TASKS TO CARRY OUT
[a] Reproduce word for word the part of the report on the Education Department's mask-mandate investigations that opens with the words containing "(CNN) — The" and closes with "students with disabilities.".
[b] Resume the news report on the Education Department's investigations of state mask-mandate bans, picking up after its last sentence.

*** SUPPLIED PASSAGE ***

The Education Department is investigating five states for potential civil rights violations for prohibiting school mask mandates. Pictured is Secretary of Education Miguel Cardona on March 17 in Washington, D.C. (Jim Watson/AFP via Getty Images)

(CNN) — The Education Department’s civil rights enforcement arm announced Monday it has launched investigations in five states to determine whether statewide policies prohibiting school mask mandates is discriminatory against students with disabilities.

The Department’s Office for Civil Rights sent letters to the chief state school officials in five states — Iowa, Oklahoma, South Carolina, Tennessee and Utah — notifying them of the new investigations into whether these state mask restrictions prevent students with disabilities from “safely returning to in-person education, in violation of Federal law.”

Opening this kind of investigation, the department said, “does not imply that OCR has decided whether there has been a violation of a law that OCR enforces.”

Investigations have not yet been opened in Florida, Texas, Arkansas or Arizona “because those states’ bans on universal indoor masking are not currently being enforced as a result of court orders or other state actions,” the agency also noted in its release, adding that “the Department will continue to closely monitor those states and is prepared to take action if state leaders prevent local schools or districts from implementing universal indoor masking in schools or if the current court decisions were to be reversed.”

President Joe Biden instructed Education Secretary Miguel Cardona earlier this month to “assess all available tools” to make sure that governors allow students to safely return to the classroom “without compromising their health or the health of their families or communities.” This includes the “consideration of whether to take steps toward the initiation of possible enforcement actions under applicable laws,” a White House memo stated.

*** End of SUPPLIED PASSAGE ***
*** SUPPLIED RECORDS ***

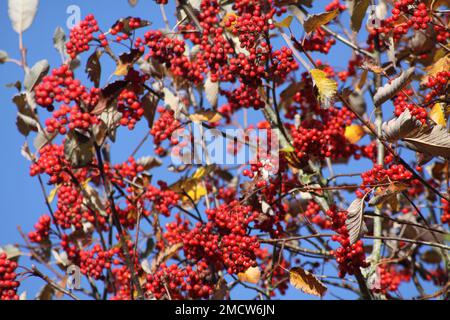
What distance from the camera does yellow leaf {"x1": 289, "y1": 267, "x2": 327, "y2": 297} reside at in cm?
307

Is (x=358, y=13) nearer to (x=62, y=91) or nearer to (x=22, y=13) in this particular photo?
(x=62, y=91)

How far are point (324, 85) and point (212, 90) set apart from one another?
858mm

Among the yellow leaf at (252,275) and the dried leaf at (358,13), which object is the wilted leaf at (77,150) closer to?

*** End of SUPPLIED RECORDS ***

TASK-BY-TASK RESULTS
[a]
(CNN) — The Education Department’s civil rights enforcement arm announced Monday it has launched investigations in five states to determine whether statewide policies prohibiting school mask mandates is discriminatory against students with disabilities.

[b]
“The Department has heard from parents from across the country — particularly parents of students with disabilities and with underlying medical conditions — about how state bans on universal indoor masking are putting their children at risk and preventing them from accessing in-person learning equally,” Cardona said in a statement Monday. “It’s simply unacceptable that state leaders are putting politics over the health and education of the students they took an oath to serve. The Department will fight to protect every student’s right to access in-person learning safely and the rights of local educators to put in place policies that allow all students to return to the classroom full-time in-person safely this fall.”

In the letters to the five states, OCR further indicated that school mask restrictions in those states “may be preventing schools … from meeting their legal obligations not to discriminate based on disability and from providing an equal educational opportunity to students with disabilities who are at heightened risk of severe illness from COVID-19.”